DOCUMENT SEGMENT
• • • • • • •

Fortunately, the Galapagos' unique topography ended up saving itself from major damage, according to the Smithsonian Institute marine biologist featured in Galapagos. "The currents in the Galapagos are very strong, and it'll be flushed clean. It probably already is," says Dr. Carole Baldwin, whose deep-sea research -- in which she and other Smithsonian scientists discovered 15 new marine species in as many days -- was captured by the only IMAX 3-D cameras in the world.
Baldwin signed on to the Smithsonian/ IMAX project when she learned the equipment involved included a submersible that would bring her to depths she'd never encountered, down to 3,000 feet. "I never had a chance to see any of these [deep-sea species] alive and in their natural habitat, so I was excited about that," she says. "My goal was to study life in the deep sea. ... The shallow-water world of Galapagos has been studied fairly well, but the most compelling studies come from the deep."
The Galapagos, a group of volcanic islands on the equator about 600 miles off the Ecuadorian coast, houses an incredibly diverse array of plant and animal life due to its unique terrain and remote location. It gained worldwide attention after an 1831 visit by Charles Darwin, whose observations of life on Galapagos -- and of underwater activity, as seen through a glass-bottomed pail -- kindled his groundbreaking theory that life evolves via a process of adaptation and natural selection.
Lately, Galapagos has been overrun by attention of a different kind. People arrive there in droves, either to visit the islands or to capitalize on the tourist dollars they generate, and Baldwin says that means Galapagos' fragile ecosystem faces new strains. The January incident, in which an oil tanker ran aground off a remote Galapagos island, illustrates the toll that too much humanity is exacting: The tanker was to supply fuel for tour boats, Ecuadorian officials reported.
"All and all, it was a good lesson for Galapagos," says Baldwin, who returned to the island cluster after the spill to help repair the damage. "They've got to be more careful about that kind of accident in the future. They were lucky that the lesson came with a relatively small cost."

• • • • • • •

DATASET EXTRACT
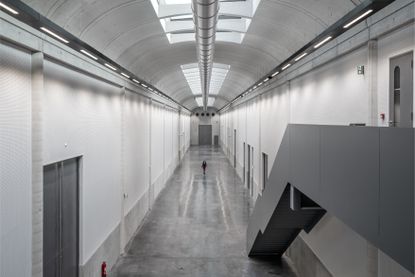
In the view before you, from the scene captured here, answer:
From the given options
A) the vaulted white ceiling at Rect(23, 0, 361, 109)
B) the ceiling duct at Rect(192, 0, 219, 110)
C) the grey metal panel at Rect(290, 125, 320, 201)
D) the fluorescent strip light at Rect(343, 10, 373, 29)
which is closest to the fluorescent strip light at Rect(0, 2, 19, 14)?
the vaulted white ceiling at Rect(23, 0, 361, 109)

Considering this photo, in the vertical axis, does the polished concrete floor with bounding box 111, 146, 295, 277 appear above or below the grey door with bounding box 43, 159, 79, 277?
below

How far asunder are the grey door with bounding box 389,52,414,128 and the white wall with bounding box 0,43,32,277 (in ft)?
20.2

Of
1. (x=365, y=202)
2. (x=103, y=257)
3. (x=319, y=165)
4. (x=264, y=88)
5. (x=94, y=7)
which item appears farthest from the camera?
(x=264, y=88)

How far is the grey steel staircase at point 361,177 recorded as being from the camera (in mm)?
3178

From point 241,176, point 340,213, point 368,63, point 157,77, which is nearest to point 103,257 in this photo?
point 340,213

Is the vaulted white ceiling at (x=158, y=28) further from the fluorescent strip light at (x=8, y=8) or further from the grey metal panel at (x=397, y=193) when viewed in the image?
the grey metal panel at (x=397, y=193)

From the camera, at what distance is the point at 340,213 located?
4.46m

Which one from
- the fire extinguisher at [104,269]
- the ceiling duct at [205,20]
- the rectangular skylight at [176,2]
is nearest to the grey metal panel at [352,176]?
the ceiling duct at [205,20]

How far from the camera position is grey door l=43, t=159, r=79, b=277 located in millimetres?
6886

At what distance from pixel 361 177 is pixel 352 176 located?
23cm

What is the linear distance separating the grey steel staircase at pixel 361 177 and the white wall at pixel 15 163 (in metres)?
4.70

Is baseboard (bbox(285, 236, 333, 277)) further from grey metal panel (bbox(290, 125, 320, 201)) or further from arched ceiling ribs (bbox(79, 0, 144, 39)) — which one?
arched ceiling ribs (bbox(79, 0, 144, 39))

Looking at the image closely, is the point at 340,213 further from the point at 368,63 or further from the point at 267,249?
the point at 267,249

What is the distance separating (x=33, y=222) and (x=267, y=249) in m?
8.21
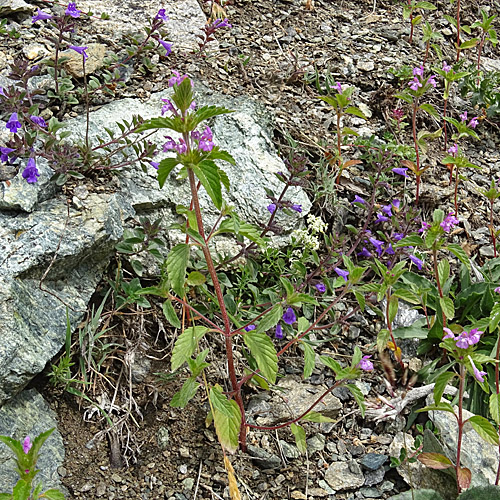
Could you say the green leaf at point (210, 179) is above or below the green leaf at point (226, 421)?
above

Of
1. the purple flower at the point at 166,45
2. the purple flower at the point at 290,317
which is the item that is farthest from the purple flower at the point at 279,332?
the purple flower at the point at 166,45

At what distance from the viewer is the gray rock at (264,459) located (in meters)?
2.50

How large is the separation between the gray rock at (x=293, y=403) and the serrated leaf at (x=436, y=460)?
20.8 inches

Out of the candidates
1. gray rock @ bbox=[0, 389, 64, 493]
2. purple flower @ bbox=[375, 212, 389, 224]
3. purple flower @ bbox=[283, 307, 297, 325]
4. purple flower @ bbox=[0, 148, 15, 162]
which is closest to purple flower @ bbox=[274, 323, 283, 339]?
purple flower @ bbox=[283, 307, 297, 325]

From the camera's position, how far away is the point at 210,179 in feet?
6.04

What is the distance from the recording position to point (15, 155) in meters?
2.61

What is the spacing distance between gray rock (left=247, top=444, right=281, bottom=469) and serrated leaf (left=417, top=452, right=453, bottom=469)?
623mm

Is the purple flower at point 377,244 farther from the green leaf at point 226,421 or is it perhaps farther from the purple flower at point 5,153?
the purple flower at point 5,153

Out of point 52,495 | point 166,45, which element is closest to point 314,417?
point 52,495

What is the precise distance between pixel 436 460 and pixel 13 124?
93.3 inches

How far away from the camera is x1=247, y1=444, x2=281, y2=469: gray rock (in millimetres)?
2496

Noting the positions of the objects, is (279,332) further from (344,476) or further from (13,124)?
(13,124)

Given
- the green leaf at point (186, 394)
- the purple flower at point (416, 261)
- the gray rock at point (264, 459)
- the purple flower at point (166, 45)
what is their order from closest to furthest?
the green leaf at point (186, 394)
the gray rock at point (264, 459)
the purple flower at point (416, 261)
the purple flower at point (166, 45)

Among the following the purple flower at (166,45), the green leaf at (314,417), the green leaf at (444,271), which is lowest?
the green leaf at (314,417)
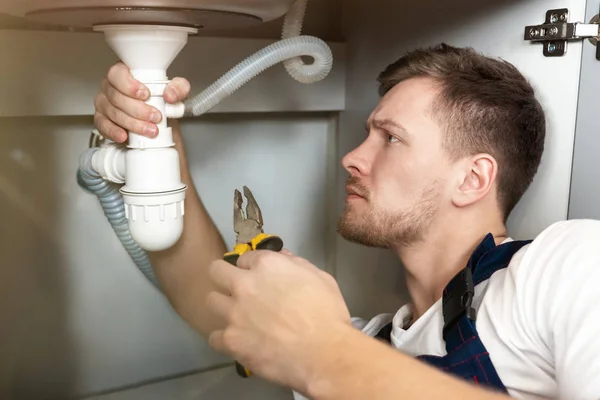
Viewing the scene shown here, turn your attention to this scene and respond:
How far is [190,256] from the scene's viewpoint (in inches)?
40.8

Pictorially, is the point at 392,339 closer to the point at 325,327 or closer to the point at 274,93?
the point at 325,327

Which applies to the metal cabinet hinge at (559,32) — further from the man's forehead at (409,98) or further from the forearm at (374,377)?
the forearm at (374,377)

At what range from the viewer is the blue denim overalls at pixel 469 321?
0.70 m

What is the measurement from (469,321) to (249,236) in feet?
1.02

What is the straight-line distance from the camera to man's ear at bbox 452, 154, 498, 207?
0.86m

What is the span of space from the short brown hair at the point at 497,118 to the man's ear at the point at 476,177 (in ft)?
0.05

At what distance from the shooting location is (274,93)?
4.01 feet

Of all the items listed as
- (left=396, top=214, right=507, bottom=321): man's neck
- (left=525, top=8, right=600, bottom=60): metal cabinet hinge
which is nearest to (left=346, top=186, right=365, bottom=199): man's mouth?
(left=396, top=214, right=507, bottom=321): man's neck

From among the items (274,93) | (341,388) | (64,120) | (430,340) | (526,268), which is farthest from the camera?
(274,93)

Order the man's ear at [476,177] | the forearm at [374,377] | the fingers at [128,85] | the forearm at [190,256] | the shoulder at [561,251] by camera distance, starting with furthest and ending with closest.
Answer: the forearm at [190,256] < the man's ear at [476,177] < the fingers at [128,85] < the shoulder at [561,251] < the forearm at [374,377]

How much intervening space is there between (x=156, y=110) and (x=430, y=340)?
470mm

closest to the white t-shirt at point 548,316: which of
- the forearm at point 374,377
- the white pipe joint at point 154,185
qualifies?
the forearm at point 374,377

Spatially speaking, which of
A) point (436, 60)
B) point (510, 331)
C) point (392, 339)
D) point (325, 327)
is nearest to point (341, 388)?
point (325, 327)

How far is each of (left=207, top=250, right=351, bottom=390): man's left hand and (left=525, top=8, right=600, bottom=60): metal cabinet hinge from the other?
48 cm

• • • • • • •

PROBLEM SET
**1)** Answer the following from the article on the Galapagos:
(a) To what depth could the submersible used in the Smithsonian/IMAX project take Baldwin?
(b) About how far off the Ecuadorian coast do the Galapagos islands lie?
(c) What was the tanker that ran aground in January meant to supply?
**2)** Resume the article on the Galapagos after its final sentence and extend it by a further passage.

ANSWERS GIVEN
**1)**
(a) Down to 3,000 feet.
(b) About 600 miles.
(c) Fuel for tour boats.

**2)**
An international oil cleanup crew recovered a good part of the spill, and Baldwin says much of the leached oil consisted of diesel fuel, which is light, floats on the water's surface and burns easily in the hot tropical sun. A heavier petroleum product was more difficult to clean, Baldwin says, but much of it was washed away by the islands' powerful currents. Twenty-two pelicans and "four or five" sea lions died, which Baldwin calls an indication that the spill was not as devastating as it could have been.
"The one thing I would hope would be that the international attention drawn to the Galapagos because of the oil spill could be used to solve the real serious problems facing the islands," Baldwin says. "Problems with overfishing, with people immigrating from the mainland to live in Galapagos because of the tourism dollars there -- and with all the people coming, there are a lot of non-native species being introduced. And they compete with the native species."
Baldwin made her visit to the Galapagos with the IMAX camera crew in 1998. The crew returned last year, where Baldwin and her teammates -- Smithsonian ichthyologist John McCosker and marine biologist Dave Pawson -- completed the bulk of their research.
The research was hampered by the unwieldy IMAX cameras, Baldwin acknowledges. She describes a cumbersome 2,000-pound camera that "only holds about three minutes of film at a time, and it takes an hour to reload it, and each time you reload, it costs $4,000."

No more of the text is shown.